Amazon bought about $1 million worth of equipment from Hytrol in 2015, and the amount rose to more than $30 million in 2016. It’s expected to go higher this year. A little more than 8% of products are bought online each year, and the figure could rise to 35% if projections hold. Amazon’s robust growth has forced other retailers to compete in the e-commerce space, and that means those companies need to conveyor belts to move products.

By this time in 2016, the company had $76 million in business; it has done $103 million in 2017, Peacock said. In good years sales have risen by up to 17%, but nothing like this, he said. This year Hytrol will use 50 million pounds of steel.
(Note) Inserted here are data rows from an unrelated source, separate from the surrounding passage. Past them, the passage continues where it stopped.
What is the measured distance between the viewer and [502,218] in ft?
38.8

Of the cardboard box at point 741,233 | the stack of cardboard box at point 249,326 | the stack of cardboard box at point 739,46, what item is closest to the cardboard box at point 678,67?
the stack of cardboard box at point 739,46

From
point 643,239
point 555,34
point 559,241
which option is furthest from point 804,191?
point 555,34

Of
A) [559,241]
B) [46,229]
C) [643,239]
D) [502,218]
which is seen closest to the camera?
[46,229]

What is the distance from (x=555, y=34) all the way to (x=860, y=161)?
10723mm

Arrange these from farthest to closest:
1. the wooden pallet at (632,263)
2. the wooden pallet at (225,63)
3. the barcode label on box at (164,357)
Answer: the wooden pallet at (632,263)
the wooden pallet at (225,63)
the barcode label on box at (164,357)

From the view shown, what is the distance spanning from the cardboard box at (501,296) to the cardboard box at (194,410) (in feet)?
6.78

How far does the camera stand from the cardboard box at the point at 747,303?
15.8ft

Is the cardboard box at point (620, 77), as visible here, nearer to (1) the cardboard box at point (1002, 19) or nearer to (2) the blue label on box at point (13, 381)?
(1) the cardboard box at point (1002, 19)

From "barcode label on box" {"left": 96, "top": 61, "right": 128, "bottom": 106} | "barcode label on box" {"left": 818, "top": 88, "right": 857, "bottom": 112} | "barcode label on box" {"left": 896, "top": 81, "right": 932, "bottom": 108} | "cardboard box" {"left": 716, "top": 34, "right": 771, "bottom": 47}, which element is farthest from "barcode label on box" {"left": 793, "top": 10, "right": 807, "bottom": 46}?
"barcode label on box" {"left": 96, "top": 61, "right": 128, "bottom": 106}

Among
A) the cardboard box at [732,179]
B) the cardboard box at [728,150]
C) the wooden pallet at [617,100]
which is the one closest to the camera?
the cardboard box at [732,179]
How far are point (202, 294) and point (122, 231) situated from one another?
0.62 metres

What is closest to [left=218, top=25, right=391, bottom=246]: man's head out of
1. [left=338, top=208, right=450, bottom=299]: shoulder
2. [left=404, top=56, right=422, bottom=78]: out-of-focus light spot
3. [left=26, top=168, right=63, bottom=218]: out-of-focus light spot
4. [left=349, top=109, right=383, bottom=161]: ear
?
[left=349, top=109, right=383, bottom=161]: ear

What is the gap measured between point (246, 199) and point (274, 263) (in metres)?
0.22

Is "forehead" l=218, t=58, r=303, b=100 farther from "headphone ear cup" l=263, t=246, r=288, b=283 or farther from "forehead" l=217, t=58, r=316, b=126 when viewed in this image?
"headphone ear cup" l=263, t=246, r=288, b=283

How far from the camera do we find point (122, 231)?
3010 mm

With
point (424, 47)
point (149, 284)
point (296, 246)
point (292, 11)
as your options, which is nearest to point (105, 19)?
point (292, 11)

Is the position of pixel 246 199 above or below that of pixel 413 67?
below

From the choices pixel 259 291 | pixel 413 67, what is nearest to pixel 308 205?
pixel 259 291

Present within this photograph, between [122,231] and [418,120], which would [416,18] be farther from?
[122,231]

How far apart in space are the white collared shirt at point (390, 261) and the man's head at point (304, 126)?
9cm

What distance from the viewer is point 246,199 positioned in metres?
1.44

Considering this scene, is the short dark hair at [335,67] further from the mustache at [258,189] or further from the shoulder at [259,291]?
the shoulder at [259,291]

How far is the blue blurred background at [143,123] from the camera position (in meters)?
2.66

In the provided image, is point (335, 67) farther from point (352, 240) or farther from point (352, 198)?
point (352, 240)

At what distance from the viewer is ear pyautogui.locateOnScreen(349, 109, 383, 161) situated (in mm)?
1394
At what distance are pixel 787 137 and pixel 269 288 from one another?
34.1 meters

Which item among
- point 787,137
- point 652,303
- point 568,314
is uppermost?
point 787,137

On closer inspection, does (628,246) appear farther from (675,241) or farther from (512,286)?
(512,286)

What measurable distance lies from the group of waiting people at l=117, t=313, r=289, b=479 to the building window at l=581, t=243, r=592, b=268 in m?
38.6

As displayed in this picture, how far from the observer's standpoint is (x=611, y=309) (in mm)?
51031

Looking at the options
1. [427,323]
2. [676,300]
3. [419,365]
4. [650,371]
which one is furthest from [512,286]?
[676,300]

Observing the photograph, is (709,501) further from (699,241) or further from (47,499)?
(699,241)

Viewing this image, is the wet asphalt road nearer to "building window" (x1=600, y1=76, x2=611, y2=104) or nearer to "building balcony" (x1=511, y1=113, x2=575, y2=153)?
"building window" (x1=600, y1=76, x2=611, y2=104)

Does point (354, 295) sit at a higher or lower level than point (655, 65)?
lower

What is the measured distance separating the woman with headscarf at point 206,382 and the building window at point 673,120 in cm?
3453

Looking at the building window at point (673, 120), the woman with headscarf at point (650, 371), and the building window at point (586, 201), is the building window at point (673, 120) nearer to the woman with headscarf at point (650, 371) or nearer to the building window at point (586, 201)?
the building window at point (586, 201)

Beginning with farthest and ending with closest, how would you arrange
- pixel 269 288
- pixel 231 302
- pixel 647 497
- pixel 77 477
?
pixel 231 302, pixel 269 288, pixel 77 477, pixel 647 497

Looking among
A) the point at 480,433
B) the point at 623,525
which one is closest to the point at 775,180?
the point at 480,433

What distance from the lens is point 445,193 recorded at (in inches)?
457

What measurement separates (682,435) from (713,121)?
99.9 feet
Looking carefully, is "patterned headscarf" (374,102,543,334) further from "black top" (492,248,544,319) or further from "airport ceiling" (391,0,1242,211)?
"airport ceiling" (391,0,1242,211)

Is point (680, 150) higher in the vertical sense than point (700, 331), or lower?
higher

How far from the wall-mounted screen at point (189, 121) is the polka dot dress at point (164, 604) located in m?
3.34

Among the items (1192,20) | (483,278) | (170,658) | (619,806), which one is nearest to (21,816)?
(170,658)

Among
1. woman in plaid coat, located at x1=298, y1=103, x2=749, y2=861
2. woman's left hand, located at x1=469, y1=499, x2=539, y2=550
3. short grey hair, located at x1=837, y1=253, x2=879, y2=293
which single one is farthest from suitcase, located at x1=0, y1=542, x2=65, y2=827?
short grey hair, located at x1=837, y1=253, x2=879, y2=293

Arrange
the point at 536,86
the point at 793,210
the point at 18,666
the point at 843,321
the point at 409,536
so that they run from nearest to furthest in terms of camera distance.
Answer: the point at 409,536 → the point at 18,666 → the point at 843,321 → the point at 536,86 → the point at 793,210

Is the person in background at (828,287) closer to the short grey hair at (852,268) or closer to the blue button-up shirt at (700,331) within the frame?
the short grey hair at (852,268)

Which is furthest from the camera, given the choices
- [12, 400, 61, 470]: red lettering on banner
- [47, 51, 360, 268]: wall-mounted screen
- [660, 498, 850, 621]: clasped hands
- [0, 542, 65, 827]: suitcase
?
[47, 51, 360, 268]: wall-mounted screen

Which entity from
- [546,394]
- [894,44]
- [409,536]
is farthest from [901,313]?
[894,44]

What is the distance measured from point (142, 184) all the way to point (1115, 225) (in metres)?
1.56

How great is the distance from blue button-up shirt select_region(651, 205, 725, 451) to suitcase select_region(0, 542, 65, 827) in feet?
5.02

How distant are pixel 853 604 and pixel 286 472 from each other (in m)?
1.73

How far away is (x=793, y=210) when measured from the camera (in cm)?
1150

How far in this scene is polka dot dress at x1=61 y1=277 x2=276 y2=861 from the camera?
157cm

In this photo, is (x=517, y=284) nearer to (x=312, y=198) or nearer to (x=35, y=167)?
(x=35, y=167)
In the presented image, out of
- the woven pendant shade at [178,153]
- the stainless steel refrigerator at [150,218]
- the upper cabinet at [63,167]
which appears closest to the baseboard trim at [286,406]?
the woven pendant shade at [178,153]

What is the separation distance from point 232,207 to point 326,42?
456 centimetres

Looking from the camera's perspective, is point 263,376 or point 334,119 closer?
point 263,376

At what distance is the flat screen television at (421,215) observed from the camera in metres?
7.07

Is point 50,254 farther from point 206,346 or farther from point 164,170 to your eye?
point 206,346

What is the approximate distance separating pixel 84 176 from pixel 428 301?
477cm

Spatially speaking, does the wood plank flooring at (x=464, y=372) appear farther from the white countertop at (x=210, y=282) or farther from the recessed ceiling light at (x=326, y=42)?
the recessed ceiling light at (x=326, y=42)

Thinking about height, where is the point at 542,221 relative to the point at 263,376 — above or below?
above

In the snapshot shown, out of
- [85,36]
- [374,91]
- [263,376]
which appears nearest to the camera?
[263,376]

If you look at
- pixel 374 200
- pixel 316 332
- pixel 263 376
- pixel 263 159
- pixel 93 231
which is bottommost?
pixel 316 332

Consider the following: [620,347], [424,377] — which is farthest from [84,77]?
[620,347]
The company’s stark growth led it to the White House earlier this week.

President Donald Trump held a “Made in America Product Showcase” in Washington D.C., during which American-owned companies from all 50 states were invited to take part. One company from each state was selected. Hytrol got the nod after it was nominated by Gov. Asa Hutchinson’s office. Peacock said his company was humbled by the honor.

“We were a good fit for what they were trying to do with the Showcase,” Peacock said.

Hytrol has been in business since 1962. When it first opened it had 26 employees. It’s solely based in Northeast Arkansas. Since the plant opened it has undergone nine expansions. It completed a $12 million expansion in 2016 when adding 62,000-square-feet to the facility.

The Jonesboro facility has just under 700,000-square-feet and more is needed, he said. The company just spent $30 million on capital equipment upgrades. An expanding facility means more workers will be needed. A few robots will perform some functions, but people will still have to run the robots, he said.

Finding qualified mechanical engineers, welders, machinists, and other vocationally skilled workers is a challenge. Hytrol works with its partners such as Arkansas State University and others to find workers. How much the next expansion will entail from a facility and workforce perspective is still under review, and no announcements are imminent, Peacock said. Explosive growth is a challenge, but it’s one Hytrol gladly accepts, Peacock said.

“We’re in a good position right now,” he said.